Selected passage.
= = =

Internal Marketing

Traditionally, marketers played the role of intermediary, charged with understanding customers’ needs and trans­mitting their voice to various functional areas.5 But in a networked enterprise, every functional area can interact directly with customers. Marketing no longer has sole ownership of customer interactions; it now must integrate all the customer-facing processes so customers see a single face and hear a single voice when they interact with the firm.6

Internal marketing requires that everyone in the organization accept the concepts and goals of marketing and engage in identifying, providing, and communicating customer value. Only when all employees realize their job is to create, serve, and satisfy customers does the company become an effective marketer.7 “Marketing Memo: Characteristics of Company Departments That Are Truly Customer Driven” presents a tool that evaluates which company departments excel at being customer-centric.

Let’s look at how marketing departments are being organized, how they can work effectively with other depart­ments, and how firms can foster a creative marketing culture across the organization.8

1. ORGANIZING THE MARKETING DEPARTMENT

Modern marketing departments can be organized in a number of different, sometimes overlapping ways: func­tionally, geographically, by product or brand, by market, or in a matrix.

FUNCTIONAL ORGANIZATION In the most common form of marketing organization, functional specialists report to a marketing vice president who coordinates their activities. Figure 23.1 shows five specialists. Others might include a customer service manager, a marketing planning manager, a market logistics manager, a direct marketing manager, and a digital marketing manager.

The main advantage of a functional marketing organization is its administrative simplicity. It can be quite a challenge for the departments to develop smooth working relationships, however. This form also can result in inadequate planning as the number of products and markets increases and each functional group vies for budget and status. The marketing vice president constantly weighs competing claims and faces a difficult coordination problem.

GEOGRAPHIC ORGANiZATION A company selling in a national market often organizes its sales force (and sometimes its marketing) along geographic lines.9 The national sales manager may supervise four regional sales managers, who each supervise six zone managers, who in turn supervise eight district sales managers, who each supervise 10 salespeople.

Some companies are adding area market specialists (regional or local marketing managers) to support sales ef­forts in high-volume markets. One such market might be Miami-Dade County, Florida, where almost two-thirds of households are Hispanic.10 The Miami specialist would know Miami’s customer and trade makeup, help mar­keting managers at headquarters adjust their marketing mix for Miami, and prepare local annual and long-range plans for selling all the company’s products there. Some companies must develop different marketing programs in different parts of the country because geography alters their brand development so much, as noted in Chapter 8.

PRODUCT- OR BRAND-MANAGEMENT ORGANIZATION Companies producing a variety of products and brands often establish a product- (or brand-) management organization. This does not replace the functional organization but serves as another layer of management. A group product manager supervises product category managers, who in turn supervise specific product and brand managers.

A product-management organization makes sense if the company’s products are quite different or there are more than a functional organization can handle. This form is sometimes characterized as a hub-and-spoke sys­tem. The brand or product manager is figuratively at the center, with spokes leading to various departments repre­senting working relationships (see Figure 23.2). The manager may:

  • Develop a long-range and competitive strategy for the product.

= = =

Directions.
1. In the passage on internal marketing, duplicate the part that opens with the words containing "GEOGRAPHIC ORGANiZATION A" and closes with "supervise 10 salespeople.".
2. List every way the passage on internal marketing says modern marketing departments can be organized.

[Entries drawn from a collection]
= = =

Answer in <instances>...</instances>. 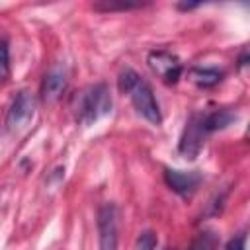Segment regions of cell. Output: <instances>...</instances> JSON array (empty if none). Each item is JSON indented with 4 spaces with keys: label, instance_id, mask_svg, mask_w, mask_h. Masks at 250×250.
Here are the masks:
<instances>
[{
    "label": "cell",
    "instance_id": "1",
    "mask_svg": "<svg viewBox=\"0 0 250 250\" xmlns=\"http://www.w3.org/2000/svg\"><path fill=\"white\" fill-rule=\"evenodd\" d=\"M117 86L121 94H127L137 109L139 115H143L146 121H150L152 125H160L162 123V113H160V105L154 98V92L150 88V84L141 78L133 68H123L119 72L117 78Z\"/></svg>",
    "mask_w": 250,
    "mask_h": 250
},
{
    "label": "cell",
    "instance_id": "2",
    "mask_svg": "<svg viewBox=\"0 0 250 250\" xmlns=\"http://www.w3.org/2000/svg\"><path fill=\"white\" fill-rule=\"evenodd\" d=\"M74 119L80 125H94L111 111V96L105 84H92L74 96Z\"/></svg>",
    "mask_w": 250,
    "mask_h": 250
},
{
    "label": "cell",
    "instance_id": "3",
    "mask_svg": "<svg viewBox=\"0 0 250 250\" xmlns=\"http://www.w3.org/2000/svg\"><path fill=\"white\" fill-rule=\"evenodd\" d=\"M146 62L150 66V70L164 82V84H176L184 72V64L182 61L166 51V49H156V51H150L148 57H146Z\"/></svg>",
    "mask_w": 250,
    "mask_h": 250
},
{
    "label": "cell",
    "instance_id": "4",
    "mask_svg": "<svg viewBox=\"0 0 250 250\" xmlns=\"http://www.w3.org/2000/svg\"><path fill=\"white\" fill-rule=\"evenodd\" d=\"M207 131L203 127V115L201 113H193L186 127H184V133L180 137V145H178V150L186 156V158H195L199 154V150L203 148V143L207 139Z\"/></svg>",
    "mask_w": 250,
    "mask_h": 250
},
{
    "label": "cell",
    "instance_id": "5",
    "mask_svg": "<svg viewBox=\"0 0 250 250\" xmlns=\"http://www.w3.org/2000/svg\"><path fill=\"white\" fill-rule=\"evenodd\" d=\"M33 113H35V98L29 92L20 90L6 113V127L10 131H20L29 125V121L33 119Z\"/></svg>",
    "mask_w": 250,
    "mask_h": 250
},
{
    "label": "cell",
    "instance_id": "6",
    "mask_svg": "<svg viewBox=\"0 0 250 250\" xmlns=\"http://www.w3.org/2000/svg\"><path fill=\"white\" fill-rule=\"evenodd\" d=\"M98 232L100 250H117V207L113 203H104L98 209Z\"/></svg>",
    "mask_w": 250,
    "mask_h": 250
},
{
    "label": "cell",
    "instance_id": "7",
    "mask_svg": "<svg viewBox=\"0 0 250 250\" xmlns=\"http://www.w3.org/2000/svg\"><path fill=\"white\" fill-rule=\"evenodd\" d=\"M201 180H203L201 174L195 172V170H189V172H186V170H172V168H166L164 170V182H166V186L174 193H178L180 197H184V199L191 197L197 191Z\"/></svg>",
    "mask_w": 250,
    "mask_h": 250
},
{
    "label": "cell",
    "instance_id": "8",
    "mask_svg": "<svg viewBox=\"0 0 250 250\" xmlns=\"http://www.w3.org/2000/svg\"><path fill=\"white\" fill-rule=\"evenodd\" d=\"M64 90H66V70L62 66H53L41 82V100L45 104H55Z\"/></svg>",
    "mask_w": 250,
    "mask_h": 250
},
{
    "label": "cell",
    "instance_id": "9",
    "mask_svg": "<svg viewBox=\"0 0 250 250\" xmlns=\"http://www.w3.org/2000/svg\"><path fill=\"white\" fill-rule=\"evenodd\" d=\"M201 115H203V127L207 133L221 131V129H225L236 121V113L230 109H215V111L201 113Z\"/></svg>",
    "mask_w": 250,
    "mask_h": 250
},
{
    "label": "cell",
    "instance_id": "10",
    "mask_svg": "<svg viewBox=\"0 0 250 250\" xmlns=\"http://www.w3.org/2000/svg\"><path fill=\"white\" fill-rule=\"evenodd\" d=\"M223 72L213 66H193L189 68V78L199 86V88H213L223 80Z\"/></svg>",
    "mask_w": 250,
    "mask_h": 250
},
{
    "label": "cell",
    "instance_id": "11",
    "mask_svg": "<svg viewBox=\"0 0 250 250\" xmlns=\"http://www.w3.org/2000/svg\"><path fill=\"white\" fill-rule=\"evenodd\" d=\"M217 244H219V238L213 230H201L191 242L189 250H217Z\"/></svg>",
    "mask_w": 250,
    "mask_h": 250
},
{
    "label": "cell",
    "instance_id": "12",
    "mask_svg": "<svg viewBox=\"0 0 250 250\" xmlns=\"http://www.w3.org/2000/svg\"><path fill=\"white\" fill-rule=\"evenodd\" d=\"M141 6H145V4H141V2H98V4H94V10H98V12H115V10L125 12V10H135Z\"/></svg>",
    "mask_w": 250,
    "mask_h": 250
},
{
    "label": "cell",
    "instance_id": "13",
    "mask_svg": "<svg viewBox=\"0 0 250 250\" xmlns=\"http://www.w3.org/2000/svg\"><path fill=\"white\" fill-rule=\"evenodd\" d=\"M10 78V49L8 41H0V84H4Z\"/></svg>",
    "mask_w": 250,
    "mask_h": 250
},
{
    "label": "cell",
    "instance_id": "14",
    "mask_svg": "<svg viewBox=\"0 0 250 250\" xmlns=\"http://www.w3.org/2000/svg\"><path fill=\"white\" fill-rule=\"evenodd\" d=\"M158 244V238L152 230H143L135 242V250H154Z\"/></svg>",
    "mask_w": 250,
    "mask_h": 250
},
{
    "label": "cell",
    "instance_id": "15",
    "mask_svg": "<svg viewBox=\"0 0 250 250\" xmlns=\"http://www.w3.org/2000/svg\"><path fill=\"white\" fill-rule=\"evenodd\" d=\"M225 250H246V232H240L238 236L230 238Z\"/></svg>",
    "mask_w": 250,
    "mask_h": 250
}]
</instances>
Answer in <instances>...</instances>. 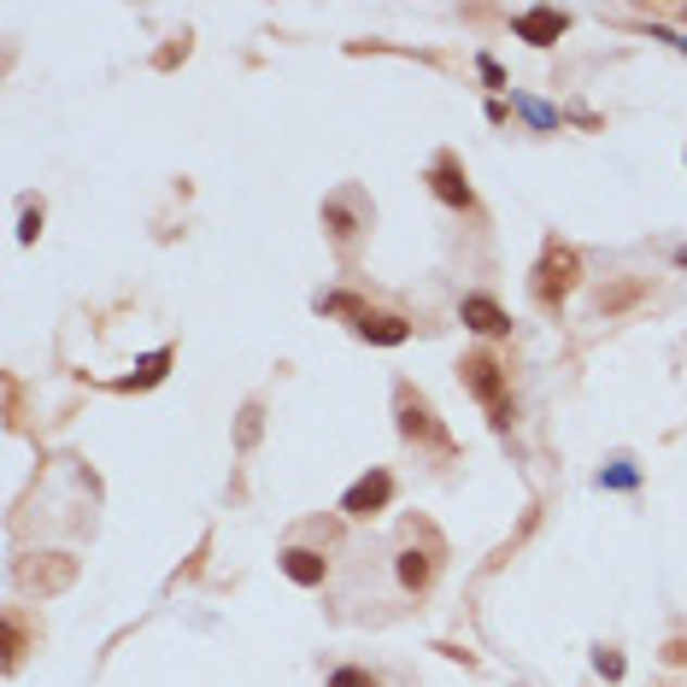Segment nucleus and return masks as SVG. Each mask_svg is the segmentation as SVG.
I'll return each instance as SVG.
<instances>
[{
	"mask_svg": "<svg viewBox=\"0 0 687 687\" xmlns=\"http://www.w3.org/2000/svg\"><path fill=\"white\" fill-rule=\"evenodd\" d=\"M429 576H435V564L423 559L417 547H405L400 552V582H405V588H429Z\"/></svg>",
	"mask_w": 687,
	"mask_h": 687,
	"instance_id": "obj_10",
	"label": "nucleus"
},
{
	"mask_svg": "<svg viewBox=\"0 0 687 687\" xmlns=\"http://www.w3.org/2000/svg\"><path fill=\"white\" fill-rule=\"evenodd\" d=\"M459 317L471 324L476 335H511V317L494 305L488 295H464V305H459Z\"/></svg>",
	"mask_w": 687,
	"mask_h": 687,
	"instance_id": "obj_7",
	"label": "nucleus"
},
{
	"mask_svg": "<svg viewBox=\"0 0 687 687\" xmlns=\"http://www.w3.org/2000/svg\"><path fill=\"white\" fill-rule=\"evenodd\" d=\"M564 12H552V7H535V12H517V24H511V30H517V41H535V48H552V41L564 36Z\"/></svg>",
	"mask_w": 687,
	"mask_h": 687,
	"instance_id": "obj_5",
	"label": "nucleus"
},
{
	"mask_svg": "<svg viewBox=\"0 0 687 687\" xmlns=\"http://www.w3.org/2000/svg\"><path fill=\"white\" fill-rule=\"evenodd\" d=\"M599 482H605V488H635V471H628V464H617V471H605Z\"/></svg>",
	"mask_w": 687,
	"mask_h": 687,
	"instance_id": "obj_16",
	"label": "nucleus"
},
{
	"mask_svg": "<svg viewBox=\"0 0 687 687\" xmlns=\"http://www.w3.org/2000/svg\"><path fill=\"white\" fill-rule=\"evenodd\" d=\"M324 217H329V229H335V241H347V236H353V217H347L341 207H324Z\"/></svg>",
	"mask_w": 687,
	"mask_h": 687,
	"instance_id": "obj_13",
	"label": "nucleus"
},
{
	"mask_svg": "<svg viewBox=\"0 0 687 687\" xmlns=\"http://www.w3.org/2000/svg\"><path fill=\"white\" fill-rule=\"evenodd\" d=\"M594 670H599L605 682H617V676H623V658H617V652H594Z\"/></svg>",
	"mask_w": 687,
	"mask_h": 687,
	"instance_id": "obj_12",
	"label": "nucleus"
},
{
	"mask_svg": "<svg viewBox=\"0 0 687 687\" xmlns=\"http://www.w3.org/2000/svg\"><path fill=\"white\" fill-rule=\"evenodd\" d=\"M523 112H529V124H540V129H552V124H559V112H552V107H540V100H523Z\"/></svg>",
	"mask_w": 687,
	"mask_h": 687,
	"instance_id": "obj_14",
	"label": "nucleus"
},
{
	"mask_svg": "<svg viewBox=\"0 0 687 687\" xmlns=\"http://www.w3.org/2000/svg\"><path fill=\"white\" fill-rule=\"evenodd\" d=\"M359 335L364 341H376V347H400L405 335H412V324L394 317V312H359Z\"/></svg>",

= = =

Solutions.
1.
GEOGRAPHIC ORGANiZATION A company selling in a national market often organizes its sales force (and sometimes its marketing) along geographic lines.9 The national sales manager may supervise four regional sales managers, who each supervise six zone managers, who in turn supervise eight district sales managers, who each supervise 10 salespeople.

2.
- Functionally
- Geographically
- By product or brand
- By market
- In a matrix